14. You've ever said, "I can't wait to get into business school so I can avoid getting a job for another four years."

15. You've ever been called "Tootsie" by a secretary or waitress.

16. You answer to "No Man" because you're just sooooo cool.

17. You think "The Simpsons" is that funny and that Flanders fellow makes no sense. If fact, you see him just like Homer does and everyone else sees you just like they see Homer.

18. You'd fax the FBI a list of "Nazi's in my Neighborhood" if you had a fax. And knew how to use it but, haven't started that business school thing yet. So, you'll get to it, the whole 'business thing'...when you get to it.

19. You let your kids watch Sesame Street because Bert and Ernie are sexual deviants.

20. You scream "#### you, Rush!" while making love.

21. You've argued that drug abuse has a "moral foundation set in Western values."

22. When people say "Marx," you think "John Lennon"

23. You've ever yelled, "Peace, you ####ing Republican scum, mother####er son of a #####! I hope you and Rush ####ing DIE!"

24. You own stock in Birkenstock.

25. You argue that you need 300 different drugs so if a bear or burglar or rapist or murderer ever attacks your home, you won't feel a thing.

26. John Kerry makes a lot of sense to you.

27. You point to Jesse and Al, the Blowhards, as evidence of the end of racism in the Democratic Party.

28. You've ever said property rights are over rated.

29. You've ever said "The industrial age should have been banned!" right before you get back into your limo so you can make your flight to your 10,000 square foot mansion overlooking the ocean, the Pacific, not the other one, to see if the beach reclamation is on schedule, no windmills are blocking your view and security has kept scum off of your property.

30. You've ever called common sense a luxury.

31. You look down through a glass ceiling and chuckle at all the people you've got fooled.
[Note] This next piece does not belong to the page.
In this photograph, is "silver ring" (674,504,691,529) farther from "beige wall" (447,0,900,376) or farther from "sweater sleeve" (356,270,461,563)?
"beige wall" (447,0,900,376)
32. You wonder if donations to the PRC are tax-deductible.

33. You came of age in the '60s and don't remember Bob Dylan, though you have vague recollection.
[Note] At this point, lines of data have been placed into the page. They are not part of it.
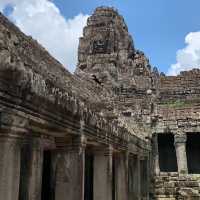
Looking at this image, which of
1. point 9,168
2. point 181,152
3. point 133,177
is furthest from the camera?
point 181,152

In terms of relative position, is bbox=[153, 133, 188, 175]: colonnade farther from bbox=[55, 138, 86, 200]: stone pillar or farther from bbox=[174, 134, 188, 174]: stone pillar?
bbox=[55, 138, 86, 200]: stone pillar

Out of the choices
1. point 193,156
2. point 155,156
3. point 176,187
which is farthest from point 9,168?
point 193,156

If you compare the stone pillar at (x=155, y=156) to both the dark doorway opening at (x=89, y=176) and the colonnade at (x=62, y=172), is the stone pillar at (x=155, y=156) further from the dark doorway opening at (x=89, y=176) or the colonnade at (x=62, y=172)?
the dark doorway opening at (x=89, y=176)

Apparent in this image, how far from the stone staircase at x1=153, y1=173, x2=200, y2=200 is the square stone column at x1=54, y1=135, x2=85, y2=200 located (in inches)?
398

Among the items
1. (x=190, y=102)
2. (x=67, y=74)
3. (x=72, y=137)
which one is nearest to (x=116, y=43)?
(x=190, y=102)

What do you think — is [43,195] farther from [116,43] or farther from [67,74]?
[116,43]

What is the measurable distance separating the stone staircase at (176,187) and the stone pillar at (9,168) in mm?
12237

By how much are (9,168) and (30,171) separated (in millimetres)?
731

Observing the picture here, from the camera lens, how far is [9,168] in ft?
12.9

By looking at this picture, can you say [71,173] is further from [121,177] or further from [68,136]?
[121,177]

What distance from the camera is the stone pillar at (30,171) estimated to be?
4543mm

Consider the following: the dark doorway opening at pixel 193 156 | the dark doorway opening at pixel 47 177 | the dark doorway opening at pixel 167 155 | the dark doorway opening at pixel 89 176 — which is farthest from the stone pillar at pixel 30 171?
the dark doorway opening at pixel 193 156

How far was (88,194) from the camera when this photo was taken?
31.5 feet

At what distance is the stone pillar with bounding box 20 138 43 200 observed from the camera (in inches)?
179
34. You own a vehicle with an "Jane Fonda: Vietcong Hero" sticker.

35. You're afraid of the right wing media.

36. You ever based an argument on the phrase, "History is for losers."

37. You ever told a child that Oscar the Grouch "lives in a trash can because Republicans put him there."

38. You've never urged someone to pull themselves up by their bootstraps because society should pull them up for you.

39. You confuse feelings with thought.


:larry:
 

slaphappynmd

New Member
BEST POST EVER!!!!!!!!!!!!!!!!!

Don't forget:

You might be a Republican if you buy 25 magnet ribbons and put half on your SUV and the other half you give as Christmas presents! All to support China. :popcorn:
 

Mikeinsmd

New Member
slaphappynmd said:
BEST POST EVER!!!!!!!!!!!!!!!!! Don't forget:
You might be a Republican if you buy 25 magnet ribbons and put half on your SUV and the other half you give as Christmas presents! All to support China. :popcorn:
Yea, those bad ass Chinese flying planes into buildings, cutting off people's heads, blowing up....

wait,,,,,

those were your folks weren't they? :smack: :buttkick:
 

Mandingo

New Member
slaphappynmd said:
BEST POST EVER!!!!!!!!!!!!!!!!!

Don't forget:

You might be a Republican if you buy 25 magnet ribbons and put half on your SUV and the other half you give as Christmas presents! All to support China. :popcorn:


:killingme It's funny because it's true :killingme
 

Bustem' Down

Give Peas a Chance
slaphappynmd said:
BEST POST EVER!!!!!!!!!!!!!!!!!

Don't forget:

You might be a Republican if you buy 25 magnet ribbons and put half on your SUV and the other half you give as Christmas presents! All to support China. :popcorn:
Don't forget:

You might be an idiot if you're 14 and invite all of your cool middle school buddies to post retarded jokes on a forum becuase you have no social skills.